And when that happens, the world will see it, and the world will respond.

If doodahman despairs of such a project because of problems with us, EarlyBird rejects it because of problems with them: "Every thing we do, either with good or bad intentions will backfire. You can't even try to help or 'win over' such a sick, hate-filled, self-hating person without being held in contempt and dragged down."

Jack_cerf notes that the cultural gulf between America and the Islamic world lies in a whole different ocean than the one which divided us from Eastern Europe:

Communism is/was a bastard child of the Enlightenment and the Industrial Revolution. It promised to produce the same things liberal capitalism promised -- a world of prosperous, free and equal people -- only better. We could attack it, and did, by showing that it didn't deliver the goods as well. Jazz, rock and roll, and the individual hedonism that went with them were something that people raised in a communist society could recognize as part of a better material existence.

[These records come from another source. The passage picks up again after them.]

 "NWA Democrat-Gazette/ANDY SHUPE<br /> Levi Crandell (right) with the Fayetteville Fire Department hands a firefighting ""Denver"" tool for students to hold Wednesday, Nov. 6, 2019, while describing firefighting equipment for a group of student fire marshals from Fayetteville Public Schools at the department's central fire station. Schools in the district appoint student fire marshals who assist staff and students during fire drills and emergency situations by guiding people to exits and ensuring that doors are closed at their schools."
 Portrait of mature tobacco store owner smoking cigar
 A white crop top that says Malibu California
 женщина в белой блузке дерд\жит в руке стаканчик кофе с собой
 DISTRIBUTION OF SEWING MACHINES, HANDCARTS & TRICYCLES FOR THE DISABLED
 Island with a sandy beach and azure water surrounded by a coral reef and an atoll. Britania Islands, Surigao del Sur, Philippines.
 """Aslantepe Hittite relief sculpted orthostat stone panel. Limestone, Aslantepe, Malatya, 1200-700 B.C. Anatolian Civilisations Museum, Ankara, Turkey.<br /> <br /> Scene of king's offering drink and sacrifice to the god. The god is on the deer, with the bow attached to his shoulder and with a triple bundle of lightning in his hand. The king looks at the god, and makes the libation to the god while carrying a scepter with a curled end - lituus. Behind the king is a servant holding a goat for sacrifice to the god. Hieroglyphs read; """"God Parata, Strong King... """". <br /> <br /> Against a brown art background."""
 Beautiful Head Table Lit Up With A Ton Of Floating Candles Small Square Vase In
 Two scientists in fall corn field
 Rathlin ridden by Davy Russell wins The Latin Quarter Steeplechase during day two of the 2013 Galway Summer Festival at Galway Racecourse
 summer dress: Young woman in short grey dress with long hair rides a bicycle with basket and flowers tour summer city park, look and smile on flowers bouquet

Islam isn't vulnerable to the same attack because, unlike Communism, it isn't purely materialistic. Like all serious revealed religion, it has the great fudge factor of Heaven and Hell to make up for its worldly failures and to keep the faithful in line. As long as conformity to the will of God is the most important thing, mere prosperity and material well being aren't enough, and individual liberty is positively pernicious.

Perhaps the most trenchant criticism comes from endorendil, who rejects both the essentialism and the exceptionalism of Kaplan's premise:

US culture had an outsized influence when US technological advantage meant that most widely available cultural products (recorded music, movies) were American. With mass culture products mature (and their effects known to those in power), and the technology to produce them widely available, local products now compete more or less effectively with American ones. Since most US cultural products reinforce negative stereotypes of the US, it's not even clear that better access to US cultural products would help. When was the last time you saw a movie, or listened to a song that made you proud to live in the US, and that could not have been about another country?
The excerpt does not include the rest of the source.